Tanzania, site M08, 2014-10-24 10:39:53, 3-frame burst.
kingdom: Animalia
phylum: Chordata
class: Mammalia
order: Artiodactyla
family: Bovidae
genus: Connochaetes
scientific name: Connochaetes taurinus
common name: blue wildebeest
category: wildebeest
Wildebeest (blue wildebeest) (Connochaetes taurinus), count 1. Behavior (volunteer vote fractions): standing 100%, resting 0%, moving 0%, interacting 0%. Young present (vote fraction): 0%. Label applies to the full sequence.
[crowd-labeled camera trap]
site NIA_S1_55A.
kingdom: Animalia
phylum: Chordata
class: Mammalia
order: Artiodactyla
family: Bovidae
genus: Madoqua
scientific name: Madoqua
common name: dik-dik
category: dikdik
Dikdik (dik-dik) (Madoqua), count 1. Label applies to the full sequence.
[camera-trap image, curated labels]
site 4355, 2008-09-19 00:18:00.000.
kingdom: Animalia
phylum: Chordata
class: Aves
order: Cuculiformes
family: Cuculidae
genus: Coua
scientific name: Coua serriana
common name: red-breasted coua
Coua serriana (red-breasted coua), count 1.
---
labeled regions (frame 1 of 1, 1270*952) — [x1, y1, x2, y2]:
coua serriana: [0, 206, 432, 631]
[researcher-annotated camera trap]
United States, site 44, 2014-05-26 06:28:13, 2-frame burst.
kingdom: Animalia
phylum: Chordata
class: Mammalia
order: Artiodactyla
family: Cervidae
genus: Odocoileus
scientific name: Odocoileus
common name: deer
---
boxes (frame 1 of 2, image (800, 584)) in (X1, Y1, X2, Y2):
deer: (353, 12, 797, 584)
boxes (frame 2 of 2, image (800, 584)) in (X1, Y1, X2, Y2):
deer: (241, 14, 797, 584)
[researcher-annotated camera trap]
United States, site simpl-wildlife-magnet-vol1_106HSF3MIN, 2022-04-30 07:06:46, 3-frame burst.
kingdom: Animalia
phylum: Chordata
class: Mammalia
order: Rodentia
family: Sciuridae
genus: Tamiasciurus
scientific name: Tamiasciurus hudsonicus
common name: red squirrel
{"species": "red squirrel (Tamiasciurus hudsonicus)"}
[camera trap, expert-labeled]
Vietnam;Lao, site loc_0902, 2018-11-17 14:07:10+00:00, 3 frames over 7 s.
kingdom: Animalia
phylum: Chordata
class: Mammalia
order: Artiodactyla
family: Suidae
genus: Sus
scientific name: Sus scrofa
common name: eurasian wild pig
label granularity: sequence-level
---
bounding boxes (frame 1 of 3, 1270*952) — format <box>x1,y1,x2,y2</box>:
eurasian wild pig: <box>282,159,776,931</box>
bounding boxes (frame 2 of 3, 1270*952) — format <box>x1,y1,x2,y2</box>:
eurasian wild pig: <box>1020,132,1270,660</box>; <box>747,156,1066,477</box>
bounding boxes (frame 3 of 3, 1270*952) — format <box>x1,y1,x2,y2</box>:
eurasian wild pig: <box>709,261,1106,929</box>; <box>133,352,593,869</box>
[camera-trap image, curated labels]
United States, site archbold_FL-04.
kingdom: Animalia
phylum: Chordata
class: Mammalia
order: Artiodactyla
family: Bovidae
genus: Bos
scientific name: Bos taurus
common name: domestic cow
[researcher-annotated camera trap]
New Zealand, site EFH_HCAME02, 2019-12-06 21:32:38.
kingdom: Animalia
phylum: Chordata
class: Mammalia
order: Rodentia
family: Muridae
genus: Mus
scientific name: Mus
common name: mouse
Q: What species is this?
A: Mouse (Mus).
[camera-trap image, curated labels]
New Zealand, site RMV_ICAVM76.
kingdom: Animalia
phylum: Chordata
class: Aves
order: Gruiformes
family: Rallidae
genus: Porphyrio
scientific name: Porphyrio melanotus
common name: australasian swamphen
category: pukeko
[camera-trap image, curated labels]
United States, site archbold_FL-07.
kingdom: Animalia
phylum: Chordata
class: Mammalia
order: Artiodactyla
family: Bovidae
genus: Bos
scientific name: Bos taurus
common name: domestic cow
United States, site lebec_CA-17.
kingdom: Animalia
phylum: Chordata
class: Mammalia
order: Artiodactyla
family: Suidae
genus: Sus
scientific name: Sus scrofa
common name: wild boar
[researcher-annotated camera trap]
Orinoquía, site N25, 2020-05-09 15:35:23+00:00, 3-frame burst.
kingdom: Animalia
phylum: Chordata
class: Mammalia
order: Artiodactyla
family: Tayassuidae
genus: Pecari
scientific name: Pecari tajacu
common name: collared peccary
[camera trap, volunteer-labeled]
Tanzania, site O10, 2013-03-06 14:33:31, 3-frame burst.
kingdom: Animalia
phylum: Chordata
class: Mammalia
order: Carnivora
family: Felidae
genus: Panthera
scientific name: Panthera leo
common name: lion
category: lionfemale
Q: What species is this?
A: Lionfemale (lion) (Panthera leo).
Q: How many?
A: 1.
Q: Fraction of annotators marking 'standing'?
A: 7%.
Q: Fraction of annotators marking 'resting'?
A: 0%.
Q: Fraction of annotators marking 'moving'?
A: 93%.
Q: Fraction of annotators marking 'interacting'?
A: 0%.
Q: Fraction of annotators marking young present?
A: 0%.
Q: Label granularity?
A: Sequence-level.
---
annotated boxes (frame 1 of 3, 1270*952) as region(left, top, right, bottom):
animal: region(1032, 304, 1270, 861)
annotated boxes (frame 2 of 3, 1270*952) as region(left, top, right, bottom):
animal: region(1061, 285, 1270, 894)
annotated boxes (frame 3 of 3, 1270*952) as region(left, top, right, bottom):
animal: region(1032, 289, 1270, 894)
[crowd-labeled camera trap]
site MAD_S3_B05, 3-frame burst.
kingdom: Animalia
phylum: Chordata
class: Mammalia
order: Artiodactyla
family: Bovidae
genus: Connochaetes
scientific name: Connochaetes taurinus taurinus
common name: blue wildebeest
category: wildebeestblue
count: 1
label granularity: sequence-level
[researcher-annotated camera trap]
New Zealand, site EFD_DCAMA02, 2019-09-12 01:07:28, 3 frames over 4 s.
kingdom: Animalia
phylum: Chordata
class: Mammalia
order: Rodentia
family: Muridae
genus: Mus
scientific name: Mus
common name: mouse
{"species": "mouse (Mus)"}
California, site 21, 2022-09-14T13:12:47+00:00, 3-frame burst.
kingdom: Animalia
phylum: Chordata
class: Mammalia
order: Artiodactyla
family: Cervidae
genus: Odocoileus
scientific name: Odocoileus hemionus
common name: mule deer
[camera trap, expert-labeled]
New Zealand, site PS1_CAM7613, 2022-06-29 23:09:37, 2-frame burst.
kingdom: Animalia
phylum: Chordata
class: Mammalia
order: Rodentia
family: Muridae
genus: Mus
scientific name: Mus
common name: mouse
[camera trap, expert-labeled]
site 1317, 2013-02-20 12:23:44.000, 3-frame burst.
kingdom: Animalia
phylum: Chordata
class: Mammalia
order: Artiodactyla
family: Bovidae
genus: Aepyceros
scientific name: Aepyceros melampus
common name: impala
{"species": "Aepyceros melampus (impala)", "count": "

• **Your instructions**: Your task is to output the material above exactly.

• **Output below**:
Tanzania, site M08, 2014-10-24 10:39:53, 3-frame burst.
kingdom: Animalia
phylum: Chordata
class: Mammalia
order: Artiodactyla
family: Bovidae
genus: Connochaetes
scientific name: Connochaetes taurinus
common name: blue wildebeest
category: wildebeest
Wildebeest (blue wildebeest) (Connochaetes taurinus), count 1. Behavior (volunteer vote fractions): standing 100%, resting 0%, moving 0%, interacting 0%. Young present (vote fraction): 0%. Label applies to the full sequence.
[crowd-labeled camera trap]
site NIA_S1_55A.
kingdom: Animalia
phylum: Chordata
class: Mammalia
order: Artiodactyla
family: Bovidae
genus: Madoqua
scientific name: Madoqua
common name: dik-dik
category: dikdik
Dikdik (dik-dik) (Madoqua), count 1. Label applies to the full sequence.
[camera-trap image, curated labels]
site 4355, 2008-09-19 00:18:00.000.
kingdom: Animalia
phylum: Chordata
class: Aves
order: Cuculiformes
family: Cuculidae
genus: Coua
scientific name: Coua serriana
common name: red-breasted coua
Coua serriana (red-breasted coua), count 1.
---
labeled regions (frame 1 of 1, 1270*952) — [x1, y1, x2, y2]:
coua serriana: [0, 206, 432, 631]
[researcher-annotated camera trap]
United States, site 44, 2014-05-26 06:28:13, 2-frame burst.
kingdom: Animalia
phylum: Chordata
class: Mammalia
order: Artiodactyla
family: Cervidae
genus: Odocoileus
scientific name: Odocoileus
common name: deer
---
boxes (frame 1 of 2, image (800, 584)) in (X1, Y1, X2, Y2):
deer: (353, 12, 797, 584)
boxes (frame 2 of 2, image (800, 584)) in (X1, Y1, X2, Y2):
deer: (241, 14, 797, 584)
[researcher-annotated camera trap]
United States, site simpl-wildlife-magnet-vol1_106HSF3MIN, 2022-04-30 07:06:46, 3-frame burst.
kingdom: Animalia
phylum: Chordata
class: Mammalia
order: Rodentia
family: Sciuridae
genus: Tamiasciurus
scientific name: Tamiasciurus hudsonicus
common name: red squirrel
{"species": "red squirrel (Tamiasciurus hudsonicus)"}
[camera trap, expert-labeled]
Vietnam;Lao, site loc_0902, 2018-11-17 14:07:10+00:00, 3 frames over 7 s.
kingdom: Animalia
phylum: Chordata
class: Mammalia
order: Artiodactyla
family: Suidae
genus: Sus
scientific name: Sus scrofa
common name: eurasian wild pig
label granularity: sequence-level
---
bounding boxes (frame 1 of 3, 1270*952) — format <box>x1,y1,x2,y2</box>:
eurasian wild pig: <box>282,159,776,931</box>
bounding boxes (frame 2 of 3, 1270*952) — format <box>x1,y1,x2,y2</box>:
eurasian wild pig: <box>1020,132,1270,660</box>; <box>747,156,1066,477</box>
bounding boxes (frame 3 of 3, 1270*952) — format <box>x1,y1,x2,y2</box>:
eurasian wild pig: <box>709,261,1106,929</box>; <box>133,352,593,869</box>
[camera-trap image, curated labels]
United States, site archbold_FL-04.
kingdom: Animalia
phylum: Chordata
class: Mammalia
order: Artiodactyla
family: Bovidae
genus: Bos
scientific name: Bos taurus
common name: domestic cow
[researcher-annotated camera trap]
New Zealand, site EFH_HCAME02, 2019-12-06 21:32:38.
kingdom: Animalia
phylum: Chordata
class: Mammalia
order: Rodentia
family: Muridae
genus: Mus
scientific name: Mus
common name: mouse
Q: What species is this?
A: Mouse (Mus).
[camera-trap image, curated labels]
New Zealand, site RMV_ICAVM76.
kingdom: Animalia
phylum: Chordata
class: Aves
order: Gruiformes
family: Rallidae
genus: Porphyrio
scientific name: Porphyrio melanotus
common name: australasian swamphen
category: pukeko
[camera-trap image, curated labels]
United States, site archbold_FL-07.
kingdom: Animalia
phylum: Chordata
class: Mammalia
order: Artiodactyla
family: Bovidae
genus: Bos
scientific name: Bos taurus
common name: domestic cow
United States, site lebec_CA-17.
kingdom: Animalia
phylum: Chordata
class: Mammalia
order: Artiodactyla
family: Suidae
genus: Sus
scientific name: Sus scrofa
common name: wild boar
[researcher-annotated camera trap]
Orinoquía, site N25, 2020-05-09 15:35:23+00:00, 3-frame burst.
kingdom: Animalia
phylum: Chordata
class: Mammalia
order: Artiodactyla
family: Tayassuidae
genus: Pecari
scientific name: Pecari tajacu
common name: collared peccary
[camera trap, volunteer-labeled]
Tanzania, site O10, 2013-03-06 14:33:31, 3-frame burst.
kingdom: Animalia
phylum: Chordata
class: Mammalia
order: Carnivora
family: Felidae
genus: Panthera
scientific name: Panthera leo
common name: lion
category: lionfemale
Q: What species is this?
A: Lionfemale (lion) (Panthera leo).
Q: How many?
A: 1.
Q: Fraction of annotators marking 'standing'?
A: 7%.
Q: Fraction of annotators marking 'resting'?
A: 0%.
Q: Fraction of annotators marking 'moving'?
A: 93%.
Q: Fraction of annotators marking 'interacting'?
A: 0%.
Q: Fraction of annotators marking young present?
A: 0%.
Q: Label granularity?
A: Sequence-level.
---
annotated boxes (frame 1 of 3, 1270*952) as region(left, top, right, bottom):
animal: region(1032, 304, 1270, 861)
annotated boxes (frame 2 of 3, 1270*952) as region(left, top, right, bottom):
animal: region(1061, 285, 1270, 894)
annotated boxes (frame 3 of 3, 1270*952) as region(left, top, right, bottom):
animal: region(1032, 289, 1270, 894)
[crowd-labeled camera trap]
site MAD_S3_B05, 3-frame burst.
kingdom: Animalia
phylum: Chordata
class: Mammalia
order: Artiodactyla
family: Bovidae
genus: Connochaetes
scientific name: Connochaetes taurinus taurinus
common name: blue wildebeest
category: wildebeestblue
count: 1
label granularity: sequence-level
[researcher-annotated camera trap]
New Zealand, site EFD_DCAMA02, 2019-09-12 01:07:28, 3 frames over 4 s.
kingdom: Animalia
phylum: Chordata
class: Mammalia
order: Rodentia
family: Muridae
genus: Mus
scientific name: Mus
common name: mouse
{"species": "mouse (Mus)"}
California, site 21, 2022-09-14T13:12:47+00:00, 3-frame burst.
kingdom: Animalia
phylum: Chordata
class: Mammalia
order: Artiodactyla
family: Cervidae
genus: Odocoileus
scientific name: Odocoileus hemionus
common name: mule deer
[camera trap, expert-labeled]
New Zealand, site PS1_CAM7613, 2022-06-29 23:09:37, 2-frame burst.
kingdom: Animalia
phylum: Chordata
class: Mammalia
order: Rodentia
family: Muridae
genus: Mus
scientific name: Mus
common name: mouse
[camera trap, expert-labeled]
site 1317, 2013-02-20 12:23:44.000, 3-frame burst.
kingdom: Animalia
phylum: Chordata
class: Mammalia
order: Artiodactyla
family: Bovidae
genus: Aepyceros
scientific name: Aepyceros melampus
common name: impala
{"species": "Aepyceros melampus (impala)", "count": "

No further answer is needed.